◆ **GIVEN PASSAGE**
--- --- ---
Investigation Steps:

# 1. Find correct image name
docker images | grep trading-bot
docker images | grep traderv4

# 2. Analyze layer sizes
docker history <CORRECT_IMAGE_NAME> --human --no-trunc

# 3. Dive into image
docker run --rm -it \
  -v /var/run/docker.sock:/var/run/docker.sock \
  wagoodman/dive:latest <CORRECT_IMAGE_NAME>

Common Culprits (Hypothesis):

Node modules cached in layers (620MB × multiple layers)
.next build artifacts in intermediate stages
Dev dependencies included in production image
Prisma client generated multiple times
Large Solana/Drift SDK dependencies

Target Size: 600-800MB (50% reduction)

Dockerfile Optimization Pattern:

# Multi-stage build (already implemented)
FROM node:20-alpine AS deps
# Install ONLY production dependencies
COPY package.json package-lock.json ./
RUN npm ci --only=production

FROM node:20-alpine AS builder
# Install ALL dependencies for build
COPY package.json package-lock.json ./
RUN npm ci
COPY . .
--- --- ---
◆ **SUPPLIED DATA**
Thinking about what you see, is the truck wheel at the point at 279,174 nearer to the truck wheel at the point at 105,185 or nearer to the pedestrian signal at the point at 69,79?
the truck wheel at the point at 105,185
--- --- ---
In the Docker image size notes, why does the builder stage run `npm ci` without the `--only=production` flag used in the deps stage? Leave the listing aside; it has no role here.

The builder stage installs all dependencies because they are needed for the build. The deps stage installs only production dependencies.